Input material:
------------------------
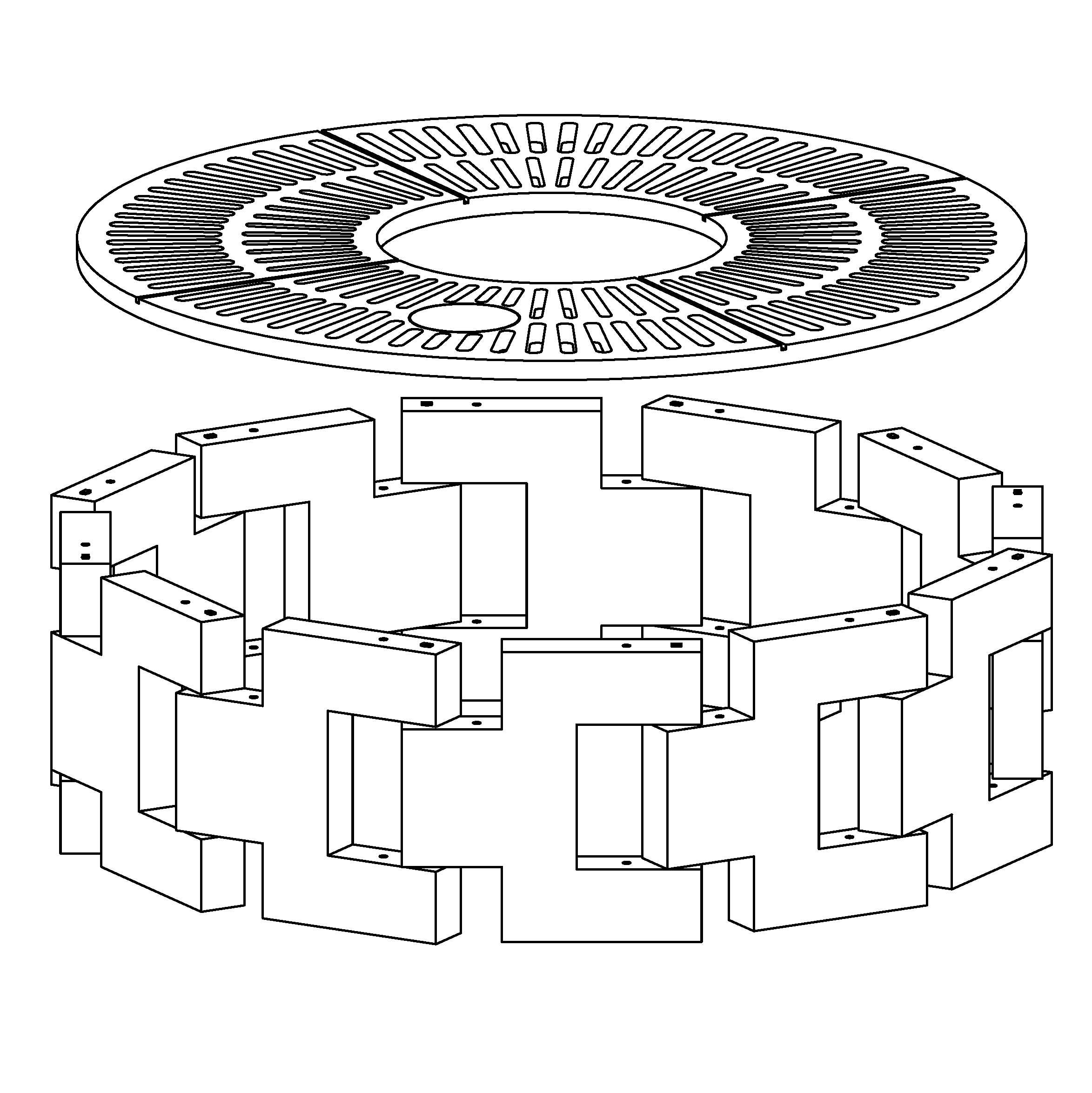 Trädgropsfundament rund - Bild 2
------------------------
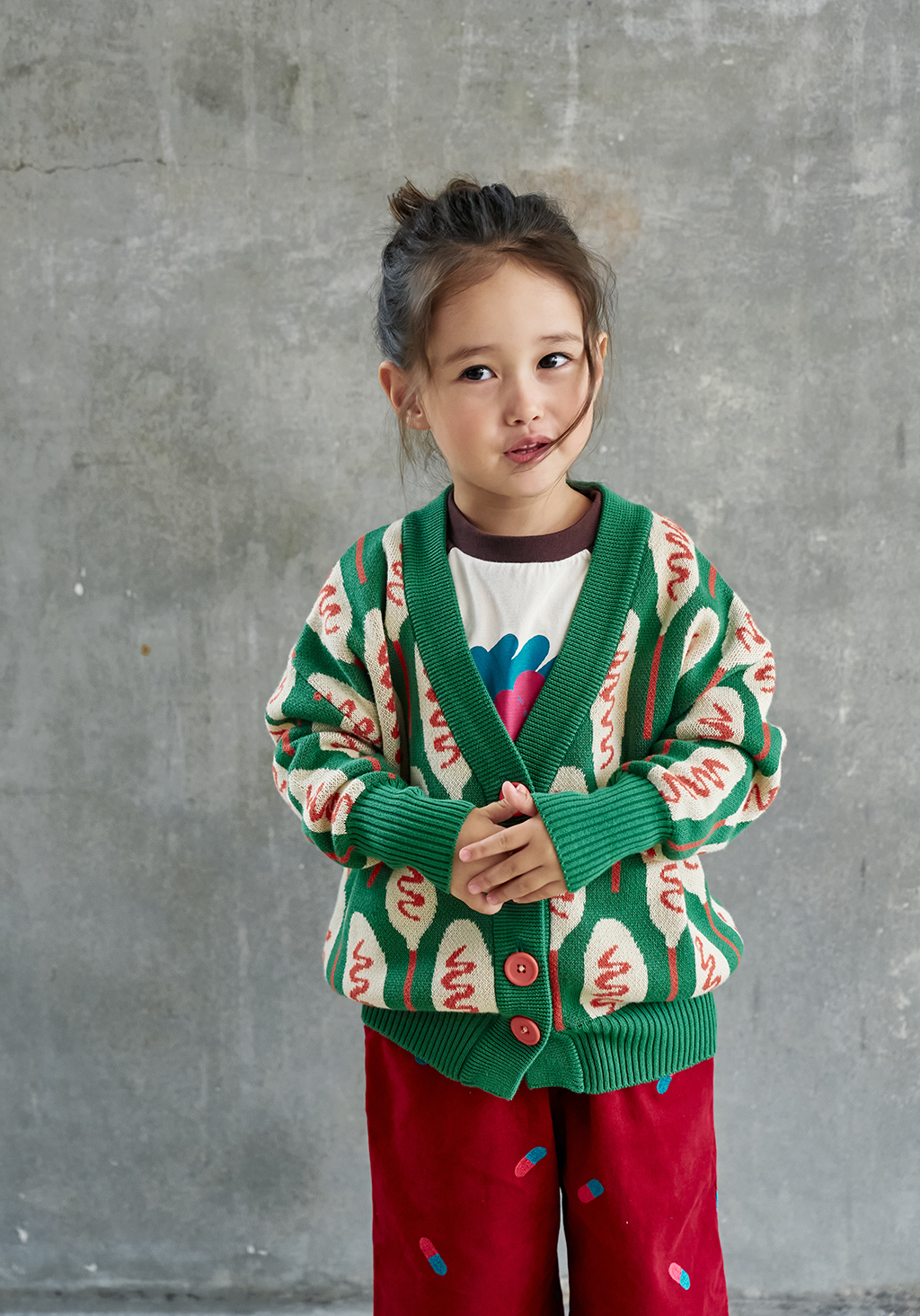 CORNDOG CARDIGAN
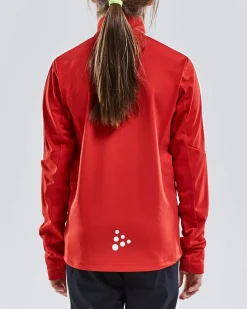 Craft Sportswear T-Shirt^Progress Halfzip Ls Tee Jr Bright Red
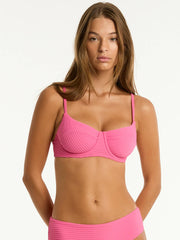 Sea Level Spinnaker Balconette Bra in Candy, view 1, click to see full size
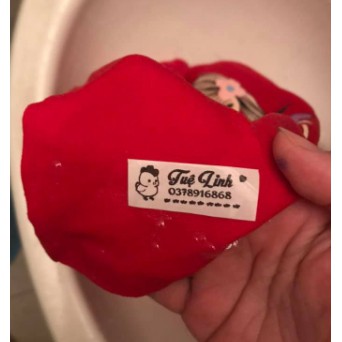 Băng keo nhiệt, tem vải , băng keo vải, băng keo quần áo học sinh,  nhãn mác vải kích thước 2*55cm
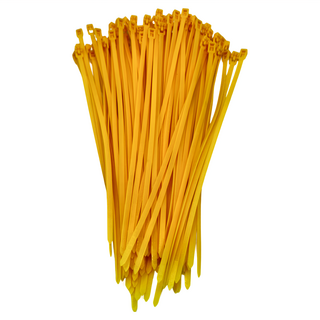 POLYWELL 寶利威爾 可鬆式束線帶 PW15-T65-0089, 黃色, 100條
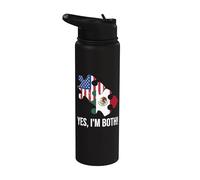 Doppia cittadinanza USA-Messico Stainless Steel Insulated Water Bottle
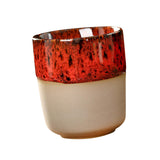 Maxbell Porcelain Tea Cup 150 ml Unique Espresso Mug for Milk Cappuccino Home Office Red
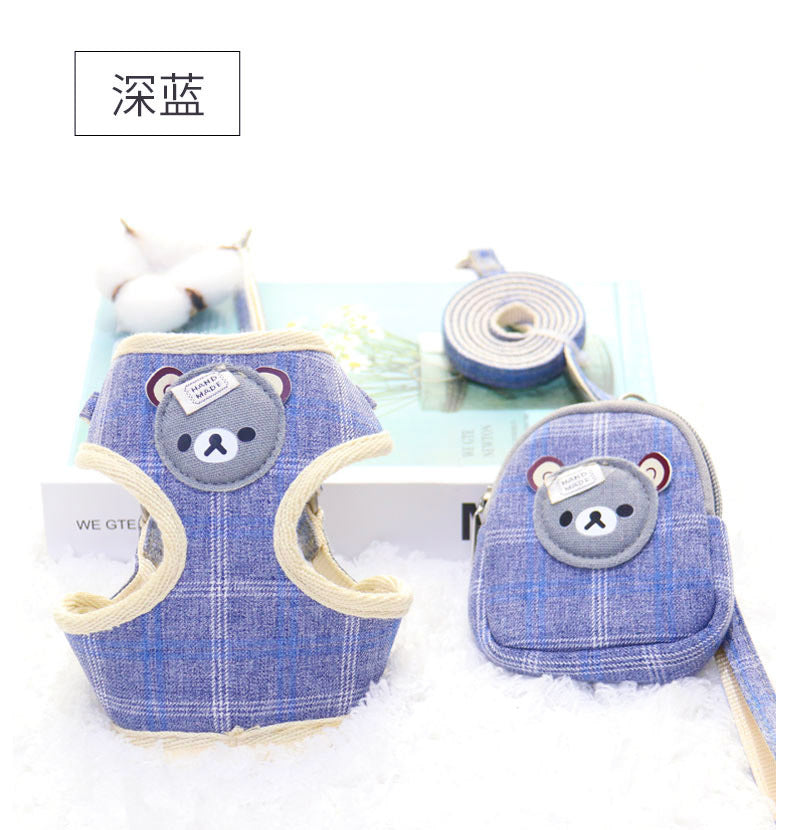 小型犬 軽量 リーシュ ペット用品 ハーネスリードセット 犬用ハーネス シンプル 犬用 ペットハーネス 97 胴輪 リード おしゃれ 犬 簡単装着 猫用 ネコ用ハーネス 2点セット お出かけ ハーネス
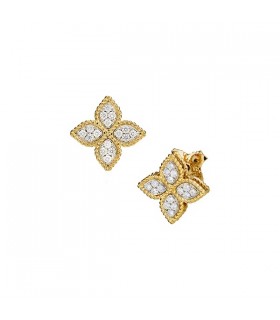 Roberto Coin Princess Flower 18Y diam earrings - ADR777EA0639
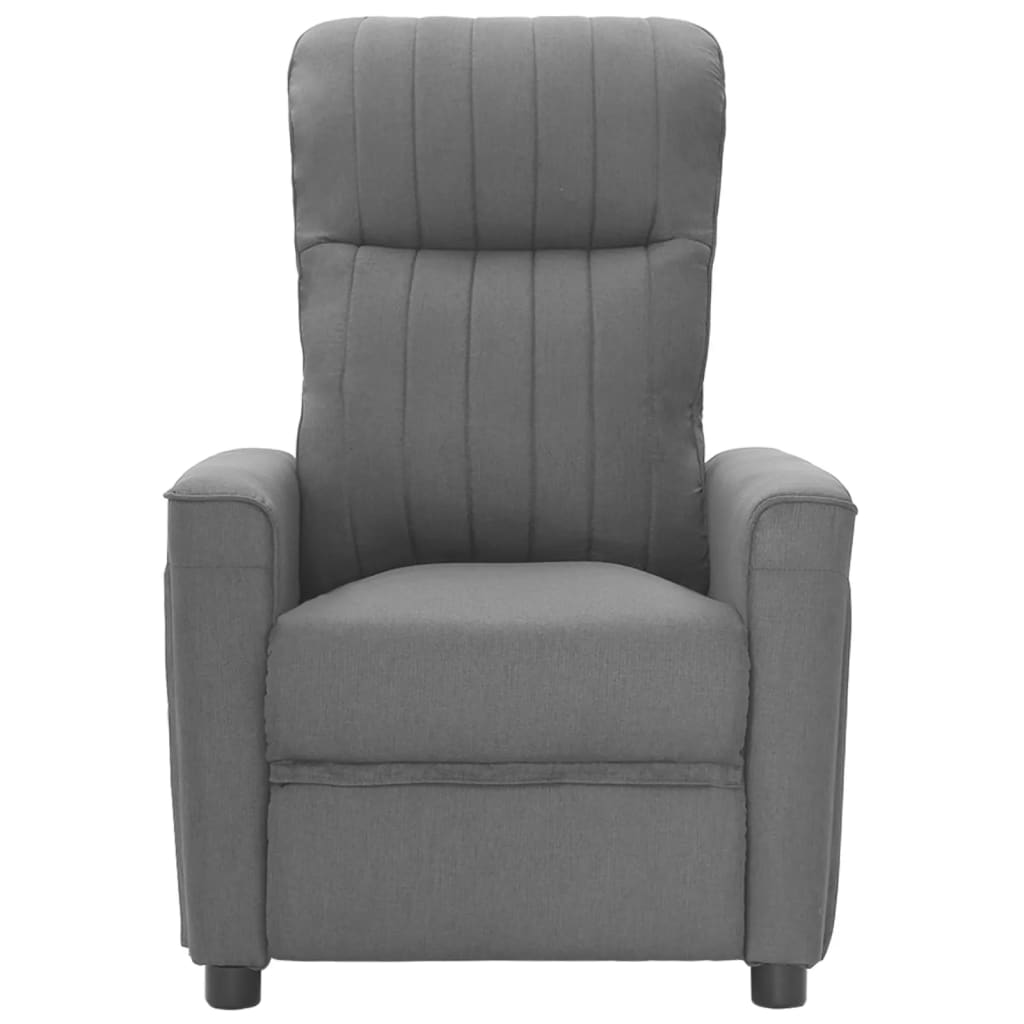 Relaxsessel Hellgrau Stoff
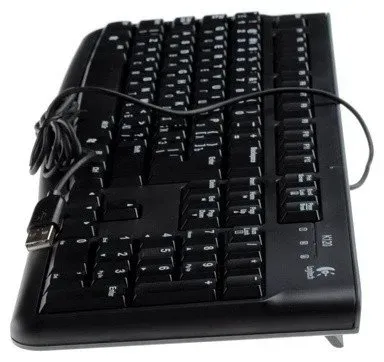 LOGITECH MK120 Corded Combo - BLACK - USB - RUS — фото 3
------------------------
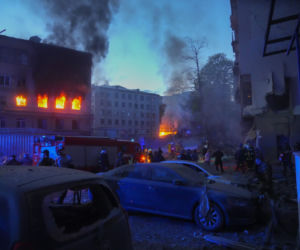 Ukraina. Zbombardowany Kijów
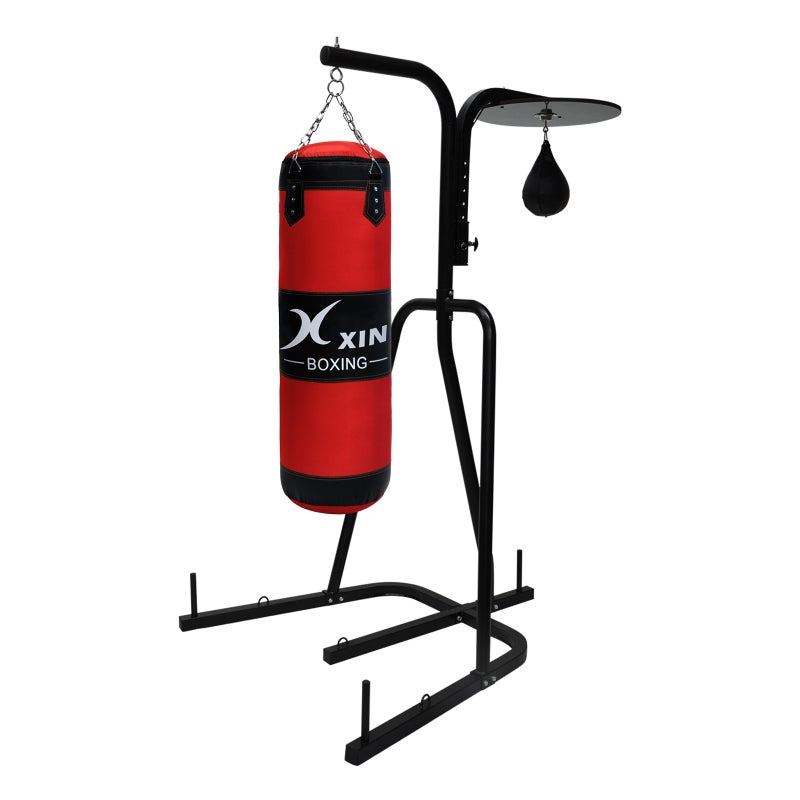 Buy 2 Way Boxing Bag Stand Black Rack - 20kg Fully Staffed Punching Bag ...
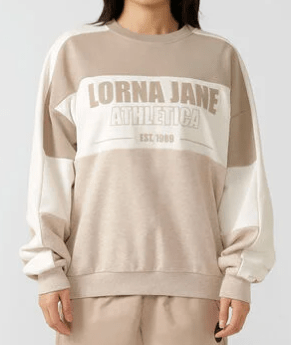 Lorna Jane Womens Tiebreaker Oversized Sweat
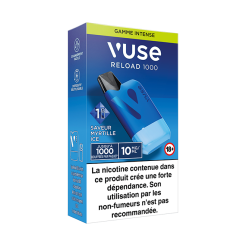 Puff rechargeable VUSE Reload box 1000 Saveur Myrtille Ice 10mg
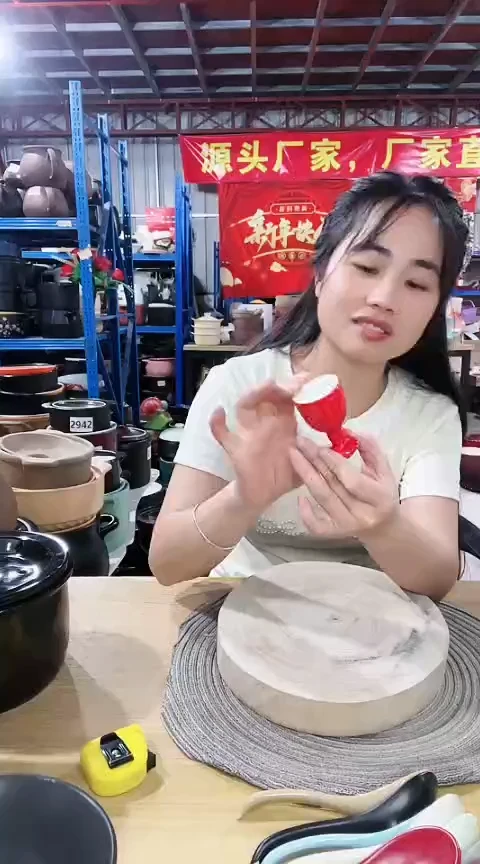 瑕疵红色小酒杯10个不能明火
------------------------
Task goal: Write out the items from the line containing "Ukraina. Zbombardowany Kijów" down to the line containing "瑕疵红色小酒杯10个不能明火" again, renaming "Oversized" to "Relaxed" and keeping everything else the same. Leave the pictures out.

Response for this exercise:
 Ukraina. Zbombardowany Kijów
 Buy 2 Way Boxing Bag Stand Black Rack - 20kg Fully Staffed Punching Bag ...
 Lorna Jane Womens Tiebreaker Relaxed Sweat
 Puff rechargeable VUSE Reload box 1000 Saveur Myrtille Ice 10mg
 瑕疵红色小酒杯10个不能明火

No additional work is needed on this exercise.